With more than 31 years in law enforcement, Sheriff Clark Millsap last week announced his plans to seek a fifth term in office.
Millsap was elected for a first term in 2000, following a career at Cartersville Police Department and the Bartow County Sheriff’s Office.
“I’m not through giving back to this county that has given so much to me and my family,” Millsap said.
A Bartow County native, Millsap graduated from Cass High School before earning a bachelor’s degree in criminal justice from West Georgia College.
During Millsap’s tenure as sheriff, the Bartow County Sheriff’s Office instituted the pay-to-stay plan at the jail, which was also expanded to a new eight-story facility during his third term.
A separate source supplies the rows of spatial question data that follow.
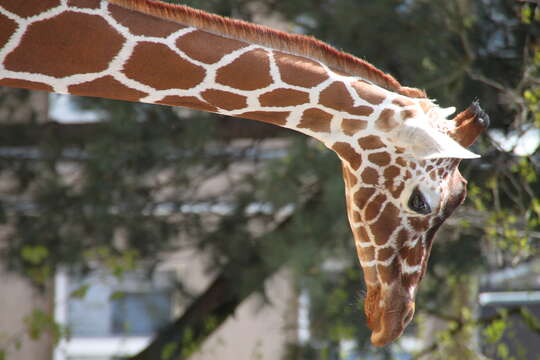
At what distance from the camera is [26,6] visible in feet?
3.75

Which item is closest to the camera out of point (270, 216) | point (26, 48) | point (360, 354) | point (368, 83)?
point (26, 48)

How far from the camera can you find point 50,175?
3.21 m

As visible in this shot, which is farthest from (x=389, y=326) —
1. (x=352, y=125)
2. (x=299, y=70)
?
(x=299, y=70)

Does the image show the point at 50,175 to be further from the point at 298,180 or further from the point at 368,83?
the point at 368,83

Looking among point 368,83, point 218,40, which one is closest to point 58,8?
point 218,40

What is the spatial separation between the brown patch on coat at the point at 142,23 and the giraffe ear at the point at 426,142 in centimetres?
40

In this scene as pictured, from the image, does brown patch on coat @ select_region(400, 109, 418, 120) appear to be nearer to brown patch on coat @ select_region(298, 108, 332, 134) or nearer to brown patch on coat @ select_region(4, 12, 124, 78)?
brown patch on coat @ select_region(298, 108, 332, 134)

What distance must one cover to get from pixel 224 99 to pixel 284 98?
0.10 meters

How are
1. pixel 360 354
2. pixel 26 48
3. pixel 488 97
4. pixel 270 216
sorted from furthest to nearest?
pixel 270 216 → pixel 360 354 → pixel 488 97 → pixel 26 48

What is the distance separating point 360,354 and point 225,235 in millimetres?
714

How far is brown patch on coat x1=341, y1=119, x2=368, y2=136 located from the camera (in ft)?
4.27

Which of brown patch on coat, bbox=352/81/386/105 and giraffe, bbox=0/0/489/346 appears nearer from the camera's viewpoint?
giraffe, bbox=0/0/489/346

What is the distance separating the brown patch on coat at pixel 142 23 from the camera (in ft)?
3.91

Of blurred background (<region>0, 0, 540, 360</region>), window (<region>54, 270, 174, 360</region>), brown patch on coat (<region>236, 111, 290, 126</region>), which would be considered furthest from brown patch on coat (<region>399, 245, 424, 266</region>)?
window (<region>54, 270, 174, 360</region>)
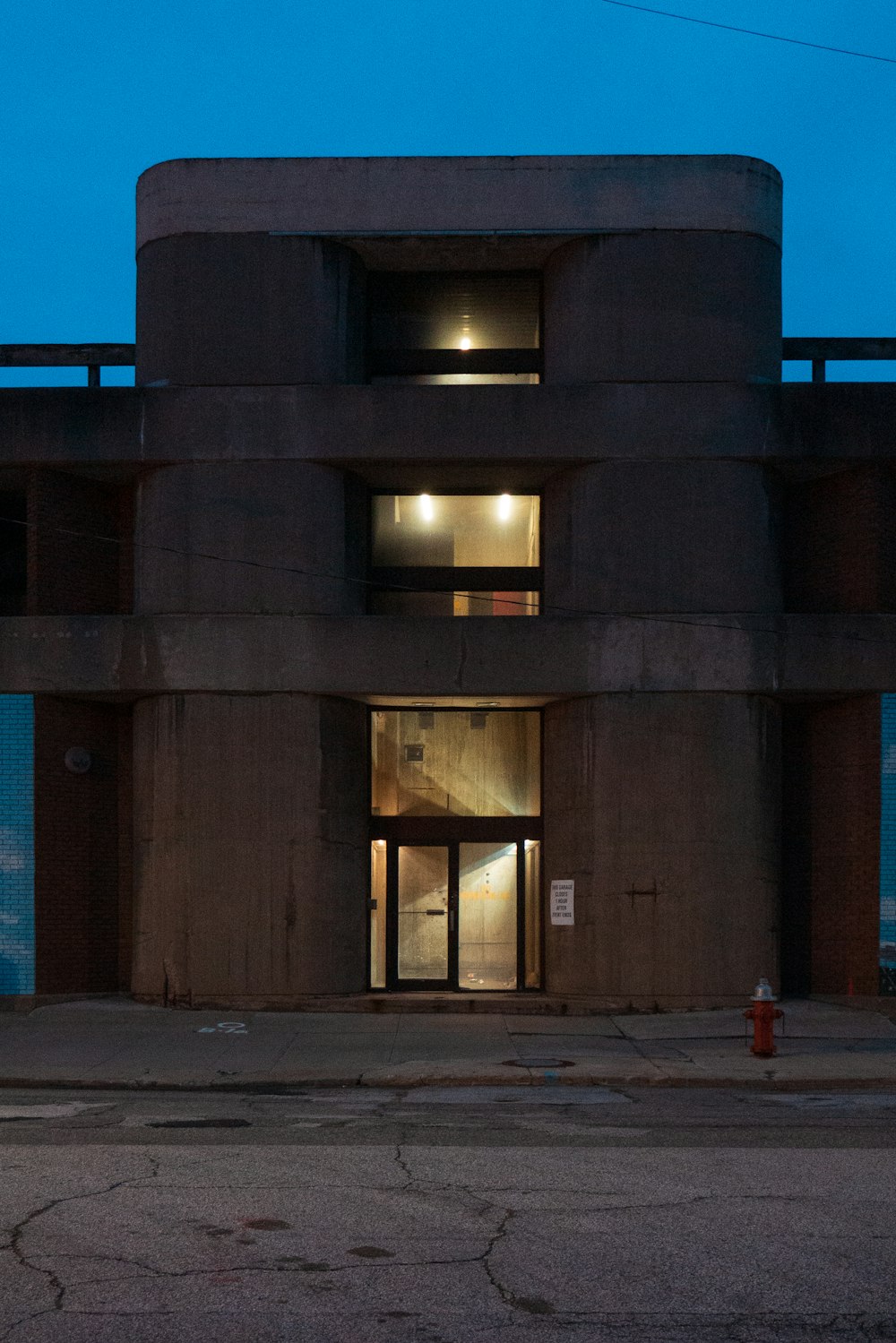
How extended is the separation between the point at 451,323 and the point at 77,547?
7.02 metres

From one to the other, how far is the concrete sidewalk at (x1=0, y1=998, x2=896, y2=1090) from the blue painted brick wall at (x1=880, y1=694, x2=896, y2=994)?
62 centimetres

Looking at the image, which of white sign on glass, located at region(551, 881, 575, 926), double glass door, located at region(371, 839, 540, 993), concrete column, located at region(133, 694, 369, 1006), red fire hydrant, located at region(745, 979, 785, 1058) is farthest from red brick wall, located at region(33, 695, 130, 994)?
red fire hydrant, located at region(745, 979, 785, 1058)

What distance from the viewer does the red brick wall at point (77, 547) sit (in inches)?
863

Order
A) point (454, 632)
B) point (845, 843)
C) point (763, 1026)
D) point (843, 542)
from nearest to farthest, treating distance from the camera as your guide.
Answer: point (763, 1026)
point (454, 632)
point (845, 843)
point (843, 542)

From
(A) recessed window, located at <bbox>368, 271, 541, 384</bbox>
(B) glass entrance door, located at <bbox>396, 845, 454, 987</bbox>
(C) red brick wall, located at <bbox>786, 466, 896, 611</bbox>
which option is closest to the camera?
(C) red brick wall, located at <bbox>786, 466, 896, 611</bbox>

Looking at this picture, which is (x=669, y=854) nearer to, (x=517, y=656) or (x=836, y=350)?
(x=517, y=656)

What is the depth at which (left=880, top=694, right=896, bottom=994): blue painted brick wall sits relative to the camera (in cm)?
2102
Courthouse security increased, creating one public entrance, and his time in office gave rise to the Bartow-Cartersville Drug Task Force.
In addition, manpower rose since the administration took office in 2000.
“We have more officers on the road than we’ve ever had before, even though we are short-handed right now,” Millsap said.
Under Millsap’s latest term, a state grant created a three-person Highway Enforcement of Aggressive Traffic unit, and special purpose local option sales tax dollars were used to replace an aging vehicle fleet.
Most recently, Millsap worked with Commissioner Steve Taylor’s administration to push through the first pay raise in eight years for agency employees.
“Even in 2001, when we walked in the door, we had an antiquated computer system. Not only have we gone from that computer to our present system to our New World system that is coming in, we’ve done that with the help of the commissioner and SPLOST funds,” he said. “There are so many things that we have been able to accomplish with the support of the local government, and the state and federal level.
“I’ve been blessed immensely. The fact is the citizens of this county have shown nothing but support since we took office. We have done what they asked and we are going to continue to do what they ask, and we are going to do even more than we’ve done.”
For the future, the focus will be on manpower as the agency replaces retiring personnel and becomes competitive with area agencies.
“Since the commissioner approved our pay raises — and I can’t thank Commissioner Taylor enough, we are competitive,” Millsap said. “I’m not ready to retire. God’s not through with me, No. 1, and the citizens of Bartow County are not through with me. I’m not through giving back.”
Millsap and his wife, Lori, have three sons, David, Zach and Logan.